Written task
Write out the stretch of the records from the line containing "What is the measurable" through the end of the records, copying each line word for word. Leave the pictures out of your answer.

(Scene-based reasoning records)
★ ★ ★ ★
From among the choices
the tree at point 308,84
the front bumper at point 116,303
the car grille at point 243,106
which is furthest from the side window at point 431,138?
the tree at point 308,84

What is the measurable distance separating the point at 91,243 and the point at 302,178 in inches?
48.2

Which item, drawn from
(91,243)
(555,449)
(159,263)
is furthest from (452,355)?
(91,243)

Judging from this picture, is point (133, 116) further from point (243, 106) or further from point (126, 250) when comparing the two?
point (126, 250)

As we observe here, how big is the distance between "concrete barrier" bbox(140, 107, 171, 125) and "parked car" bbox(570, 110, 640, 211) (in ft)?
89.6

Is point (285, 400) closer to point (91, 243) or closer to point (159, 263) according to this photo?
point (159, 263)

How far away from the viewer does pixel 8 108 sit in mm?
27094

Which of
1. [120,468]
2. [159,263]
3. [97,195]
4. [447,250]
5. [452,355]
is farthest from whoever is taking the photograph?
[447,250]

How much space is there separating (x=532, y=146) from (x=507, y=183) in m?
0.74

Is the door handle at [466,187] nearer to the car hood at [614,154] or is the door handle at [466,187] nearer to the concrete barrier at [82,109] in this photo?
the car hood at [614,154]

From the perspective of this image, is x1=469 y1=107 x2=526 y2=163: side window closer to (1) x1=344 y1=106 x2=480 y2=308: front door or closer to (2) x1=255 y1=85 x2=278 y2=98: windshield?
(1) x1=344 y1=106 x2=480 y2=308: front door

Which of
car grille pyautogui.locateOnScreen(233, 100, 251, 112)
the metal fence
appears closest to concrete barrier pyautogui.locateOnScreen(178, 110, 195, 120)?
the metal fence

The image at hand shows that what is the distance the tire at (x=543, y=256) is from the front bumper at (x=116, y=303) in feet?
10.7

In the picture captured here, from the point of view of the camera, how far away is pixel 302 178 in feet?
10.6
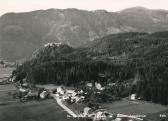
★ ★ ★ ★
Finished answer
What is the measurable distance separating the point at 91,243 and the point at 302,178 in inches?
48.2

Which item, drawn from
(91,243)
(555,449)
(159,263)
is furthest from (452,355)?
(91,243)

Judging from this picture, is point (133, 116) further from point (243, 106) or further from point (126, 250) when comparing the two?
point (126, 250)

As we observe here, how big is the distance between "concrete barrier" bbox(140, 107, 171, 125) and "parked car" bbox(570, 110, 640, 211) (in ft)?
89.6

Is point (285, 400) closer to point (91, 243) or closer to point (159, 263) according to this photo?
point (159, 263)

How far away from the viewer does pixel 8 108 sit in mm?
27094

Which of
1. [120,468]
2. [159,263]
3. [97,195]
4. [447,250]
5. [452,355]
is farthest from whoever is taking the photograph?
[447,250]

How much space is there separating (x=532, y=146) from (x=507, y=183) in m?
0.74

Is the door handle at [466,187] nearer to the car hood at [614,154] or is the door handle at [466,187] nearer to the concrete barrier at [82,109] in this photo?
the car hood at [614,154]

From the perspective of this image, is x1=469 y1=107 x2=526 y2=163: side window closer to (1) x1=344 y1=106 x2=480 y2=308: front door or closer to (2) x1=255 y1=85 x2=278 y2=98: windshield?
(1) x1=344 y1=106 x2=480 y2=308: front door

Which of
car grille pyautogui.locateOnScreen(233, 100, 251, 112)
the metal fence
appears closest to concrete barrier pyautogui.locateOnScreen(178, 110, 195, 120)?
the metal fence

The image at hand shows that what is the distance the tire at (x=543, y=256) is from the front bumper at (x=116, y=303) in feet?
10.7

In the picture captured here, from the point of view of the camera, how far away is pixel 302 178 in feet?
10.6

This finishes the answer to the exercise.